Everyday Heroes: Michelle Judson and Changewear
This week's Everyday Hero has a great business idea, a patentable product she was thrilled to build into her own small business.
And then, as it always does, life happened.
In Michelle Judson's case, "life" was her kids, stage 3 breast cancer and a divorce.
Her invention, a convertible bra with interchangeable cups and straps to match different colored clothing and different moods, would have to wait.
"I found myself in a bit of a predicament, having an idea for a bra, having a patent on it, and having named it 'Changewear'," says Judson. "I was struck with the irony of well, this is kinda funny that I have a patent on a bra and it's named 'Changewear' and now everything in my life has changed. My life and body are completely different and, 'Is this something I really want to do?'"

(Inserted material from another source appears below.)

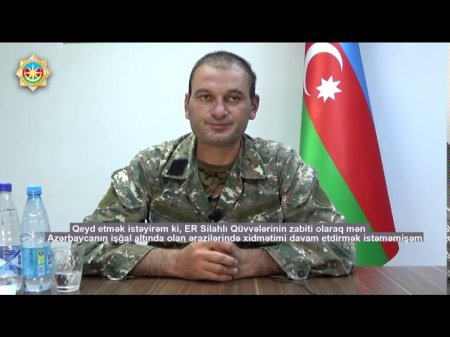 Откровения армянского диверсанта – удар по “миролюбивой” Армении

"Women just wanted an opportunity to have something to be comfortable and be supported and feel beautiful, so we said, 'Let's do that,'" remembers Judson.
Her bras made her feel better, too.
But there was something more she wanted her new company to do. She wanted it to give back. And her need to do that stemmed from her fight for her life.
"[Breast cancer] was sorta like the first time I had the opportunity to accept help, which is a really interesting place to be," says Judson.
And a place that helped her, and her kids, during her toughest times, was the PTA/PPS Clothing Closet, which serves 2,000 people a year out of the Marshall High School campus in Southeast Portland.
She went there to get clothes for her daughter, when she couldn't afford to buy them herself.
"In doing that, I saw the joy that it gave my daughter in being able to go and pick out new clothing for her, and I thought, you know what? Nike gives shoes, Columbia gives jackets, there's no company out there giving intimate apparel," says Judson. "And I thought, what could that do for a young girl's life if she had something new to put against her body instead of something used in the most intimate way? This is a really special thing we can do!"
So, she made sure giving back became a foundation for her company. Now, for every Changewear bra sold, she donates one to the PPS Clothing Closet.
"We chose to go with PPS because it's in our hometown. I'm a native Oregonian," says Judson. "I think there's a tremendous need and opportunity to help a young woman feel very confident and comfortable and have a nice fit in her clothing and put something new against a very intimate part of her body."
Bras are tough for some families to afford. Girls in middle school and high school can move through multiple sizes in a year, an expensive change for some parents to be able to keep up with.
"For us, it's an easy thing to do because it means that when a customer buys one they know that they're also giving, that their purchase is fueling a gift for someone else," says Judson.
And the "change" in Changewear is something Judson lives every day.
"Everything in my life has changed, but it's changed in a really magical wonderful way, and that's what I hope to bring women in their lives," she says.
"I think that having cancer gave me a type of fierceness and courage and hope and possibility and a mission, and I think that all those things together have helped blaze the way for me and it's helped me understand that I'm here to have a second chance and to give back, and that's what I intend to do."